Previous studies have suggested that the activity of NOS-2 may be important in regulating the expression of COX-2 (23, 38, 56). We found that the well-characterized NOS-2 inhibitor NIO did not alter HSP60-induced COX-2 expression (Fig. 2C). Similarly, SC-236, a specific inhibitor of COX-2, had no effect on either the expression of NOS-2 or production of nitric oxide by the cells (Fig. 2C and not shown). These data indicate that in mouse macrophages, neither COX-2 nor NOS-2 activity is required for HSP60-induced expression of these proteins and further support the idea that their expression is regulated independently.

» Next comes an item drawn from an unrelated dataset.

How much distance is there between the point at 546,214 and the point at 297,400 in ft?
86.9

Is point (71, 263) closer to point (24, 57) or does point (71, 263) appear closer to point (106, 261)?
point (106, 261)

Regulation of HSP60-induced COX-2 expression. To examine regulatory elements required for HSP60-induced transcriptional activation of COX-2, we transfected macrophages with wild-type or mutated COX-2 promoters fused to a luciferase reporter gene. The wild-type mouse promoter contains two NF-IL-6 regulatory regions (mNF-IL-6-1, mNF-IL-6-2) and one site for the E-box, CRE, and NF-kappa B elements (68). HSP60 was found to readily induce luciferase activity in cells transfected with the wild-type COX-2 reporter. Activity was significantly decreased in HSP60-treated cells transfected with mutated constructs for NF-kappa B, CRE, or NF-IL-6 (Fig. 4). Interestingly, the two NF-IL-6 response elements were not equally active. Compared with the mutated site near the 5'-end of the promoter (mNF-IL-6-1), mutation of the site near the 3'-end (mNF-IL-6-2) resulted in a sharper decline in HSP60-induced luciferase activity. The luciferase activity in extracts from cells transfected with an NF-IL-6 construct mutated at both sites (mNF-IL-6-1 and mNF-IL-6-2) was similar to the activity observed in extracts from cells transfected with mNF-IL-6-2 alone. These data demonstrate a role for the NF-kappa B, CRE, and NF-IL-6 regulatory elements in transcriptional activation of COX-2 and also emphasize the importance of the location of these elements within the promoter in controlling COX-2 expression.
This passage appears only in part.